Chi ha fatto l’università sa bene quanta ansia preceda la discussione della tesi di laurea davanti a una commissione togata, severa, imperscrutabile. Ansia per laureando e familiari e amici armati di fotocamera ed emozionati quanto e più del prossimo dott. E sa anche quanto siano duri i mesi di preparazione del proprio elaborato, tra lo sbattimento di acciuffare il tuo relatore – che, piaccia o no, non ha mai il tempo per ascoltare e dare il suo parere al fine di trovare una bibliografia sufficientemente completa per fare un buon lavoro di ricerca. Aggiungiamoci anche che molti, mentre scrivono la propria tesi di laurea, devono anche sostenere di corsa gli ultimi esami rimasti e la frittata è fatta.
Cari aspiranti dottori, da ora in poi resettate la vostra mente: tutto questo non accadrà più!

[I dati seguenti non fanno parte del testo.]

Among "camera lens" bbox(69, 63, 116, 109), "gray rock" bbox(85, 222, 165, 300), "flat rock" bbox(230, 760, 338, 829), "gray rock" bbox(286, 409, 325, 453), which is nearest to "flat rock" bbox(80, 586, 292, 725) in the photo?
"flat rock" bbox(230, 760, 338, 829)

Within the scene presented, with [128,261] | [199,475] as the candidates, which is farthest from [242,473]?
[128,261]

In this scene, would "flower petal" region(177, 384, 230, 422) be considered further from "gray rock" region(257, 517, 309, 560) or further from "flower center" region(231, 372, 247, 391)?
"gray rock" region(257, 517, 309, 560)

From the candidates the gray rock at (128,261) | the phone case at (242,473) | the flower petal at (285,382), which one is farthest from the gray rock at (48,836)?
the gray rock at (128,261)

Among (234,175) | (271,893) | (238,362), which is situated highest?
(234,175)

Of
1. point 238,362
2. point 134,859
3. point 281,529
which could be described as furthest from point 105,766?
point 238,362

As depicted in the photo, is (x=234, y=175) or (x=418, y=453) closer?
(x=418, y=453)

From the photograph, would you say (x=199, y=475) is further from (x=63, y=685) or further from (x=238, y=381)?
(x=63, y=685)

Almeno per quanto riguarda i corsi di laurea triennali dell’Università degli Studi di Palermo. Il Senato accademico dell’ateneo palermitano, infatti, ha deliberato che per laurearsi basterà sostenere una prova finale che consisterà, a scelta dello studente, o in un test scritto a risposte aperte o in un elaborato lungo al massimo trenta cartelle (o in entrambe le cose, se così deciderà il Consiglio di corso di laurea) che sarà valutato da una commissione. La riforma entrerà in vigore dalla sessione estiva del prossimo anno di studi (2013-2014). La prova si svolgerà almeno trenta giorni prima dell’inizio della sessione di laurea, durante la quale ci sarà la sola proclamazione. Anche gli studenti che hanno già fatto richiesta di assegnazione della tesi potranno, in base alle direttive del Consiglio, chiedere di partecipare alla nuova prova. La tesi, quella “classica”, è invece obbligatoria al termine delle lauree magistrali e di quelle a ciclo unico.
E come la mettiamo con il calcolo del voto finale, quello su cui gli studenti si scervellano sperando nel premio massimo possibile? Per i più abili in discipline matematiche desumerlo sarà un gioco da ragazzi. La votazione iniziale deriverà dalla media ponderata dei voti conseguiti negli esami, attribuendo un diverso “valore” agli insegnamenti: i voti alti nelle materie con un maggior numero di crediti formativi varranno di più di quelli conseguiti in esami più “leggeri”. Saranno considerati anche i voti conseguiti in discipline eventualmente inserite in esubero, rispetto al piano di studi. Avvantaggiati gli studenti che avranno “conquistato” anche il tanto agognato 30 e lode. Nel calcolo della votazione iniziale, infatti, potrà essere aggiunto un punteggio massimo di 3 punti in base al numero delle lodi conseguite (mezzo punto per ciascuna). In più, un ulteriore punto potrà essere assegnato a chi ha maturato esperienze all’estero nell’ambito dei programmi comunitari, come Progetto Erasmus e Socrates (ma solo se lo studente ha conseguito almeno 15 crediti formativi durante la sua permanenza in terra straniera), o ha conseguito attestati o diplomi di frequenza in istituzioni straniere riconosciute dalla facoltà. Altri 2 punti saranno a disposizione della commissione per chi non è uscito fuori corso. Nella migliore delle ipotesi, quindi, lo studente avrà a disposizione un massimo di 7 punti per le triennali e di 11 per le magistrali (la nuova votazione, infatti, coinvolge anche le lauree di secondo livello, quelle dove ancora la tesi ha un senso, per intenderci).
Il Prorettore vicario, Vito Ferro, spiega che «con questa delibera il Senato vuole ristabilire la differenza, prevista dalle norme vigenti, tra la prova finale, cui corrisponde un’attribuzione da 3 a 6 crediti formativi, e la tesi di laurea magistrale che deve avere il requisito di originalità e che ha un’attribuzione in crediti che può raggiungere anche i 40. L’ateneo si doterà anche di un software anti-plagio per la verifica dell’originalità del testo della laurea magistrale».
Gli studenti “vecchio stampo”, quelli che di tesi di laurea ne hanno dovute scrivere due, probabilmente staranno maledicendo questa nuova norma e chi l’ha avallata. Alcune domande, però, sorgono spontanee: esiste la possibilità che questo metodo venga esteso a tutte le università italiane, o resterà un provvedimento “a statuto speciale”? E ai fini della ricerca di un posto di lavoro, tutto questo servirà davvero a fare la differenza (visto che Ferro ci tiene a sottolineare che questa delibera nasce proprio dall’esigenza di scindere le due cose) tra uno studente che si è fermato alla laurea triennale e uno, diligente e coraggioso, che ha proseguito fino al conseguimento della laurea magistrale?